Неизвестное образование тонкой светящейся стрелой пронзило маленький голубой шарик – телескопы, установленные на кораблях, давали миллионное увеличение, и люди видели все так, словно были совсем рядом. Тонкая светящаяся нить пронеслась сквозь недра планеты и ничего не произошло. В первые несколько секунд. Люди уже даже успели понадеяться на то, что их действия были слишком поспешны.

А потом все озарилось вспышкой и телескопы на миг ослепли, чтобы спустя несколько секунд явить взору онемевших людей аккуратно расползающийся на две неравные части бывший до этого практически идеальный шарик. Ядро планеты растягивалось, превращаясь в короткую перемычку между двумя частями расползающегося мира. Вновь образовавшийся мост изрыгал в пространство фонтаны магмы, которая тут же застывала, превращаясь в гигантские сталактиты. Земля дрожала, вздыбливаясь горами, трескалась, образуя глубокие разломы – словно зияющие раны на теле гибнущей планеты.

Люди, наблюдавшие за всем лишь с экранов, не могли представить себе, каким адом всё это было для оставшихся там. Внезапно наблюдавшие поняли, что даже бункеры вряд ли могли спасти непокинувших планету.

Кошмар длился совсем не долго. Всё закончилось всего за какие-то сутки. Светящаяся нить, сколько бы люди не пересматривали записи, не вырвалась из недр планеты и не двинулась дальше. Солнце также осталось светить, только теперь оно грело не голубую планету с морями и океанами, а вновь образовавшуюся систему неправильной формы, медленно начавшую вращаться вокруг своей оси, но все так же лежащую на орбите вокруг жаркого светила.
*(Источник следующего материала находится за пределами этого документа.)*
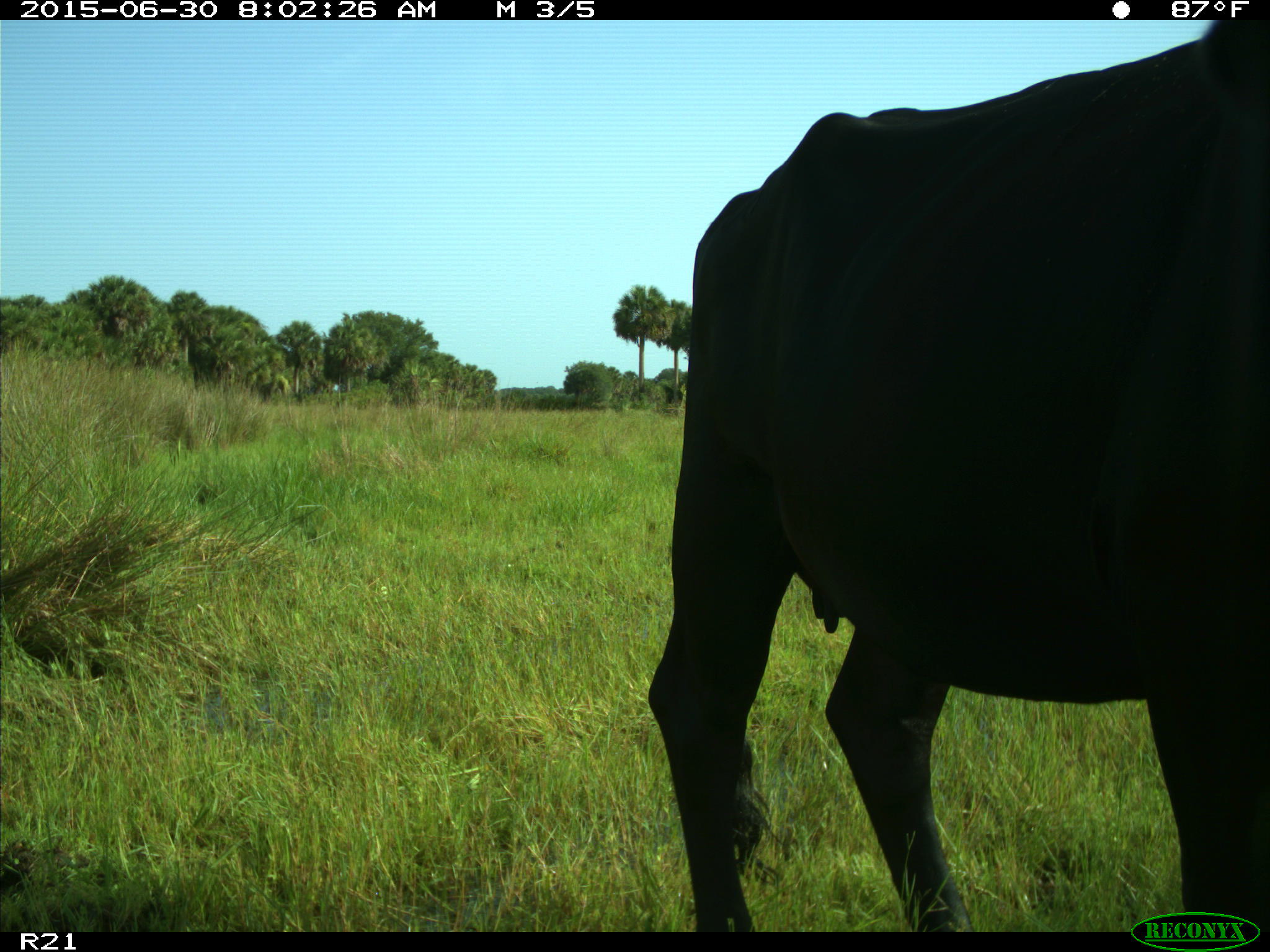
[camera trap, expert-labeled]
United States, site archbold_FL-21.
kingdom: Animalia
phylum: Chordata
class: Mammalia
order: Artiodactyla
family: Bovidae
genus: Bos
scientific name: Bos taurus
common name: domestic cow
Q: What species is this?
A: Bos taurus (domestic cow).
Почти через месяц меньшее полушарие полностью затянуло облаками, которые не пробивали даже мощные телескопы на кораблях наблюдателях. Планета всё еще то и дело вздрагивала. Мост сочился лавой, на нем росли, но тут же замерзали, вулканы.

Сигнал давно ушел в сторону Глизе, оттуда к Кеплеру, а наблюдатели, почти спустя полгода отправились в сторону дрейфующего «Горизонта». Никто и не надеялся до него добраться, но ждать гибели просто так никто не собирался.

Надежда на надежду умирала последней…

 

                                                    Глава третья

 

— Капитан! Сэр! Очнитесь! Что-то происходит!

Мэтти Конели – капитан первого разведывательного крейсера, оснащенного по последнему слову техники, какая была доступна в 24 веке, коренастый темнокожий мужчина 37 лет от роду, с несколькими высшими образованиями и 12 годами летной практики за спиной, полулежал в кресле «Пэсфаиндера» и смотрел мутным взглядом на своего второго и, в общем, единственного пилота на этом корабле:

— Оооох… — Мэтти едва разлепил глаза. Десятилетнее пребывание в дегидраторе до сих пор выливалось ему в жуткую головную боль, привкус желудочного сока во рту и тяжелое, словно чугунное, тело… Мэтти плохо ел, плохо спал, практически не ходил в туалет. А вот Илья чувствовал себя очень даже не плохо.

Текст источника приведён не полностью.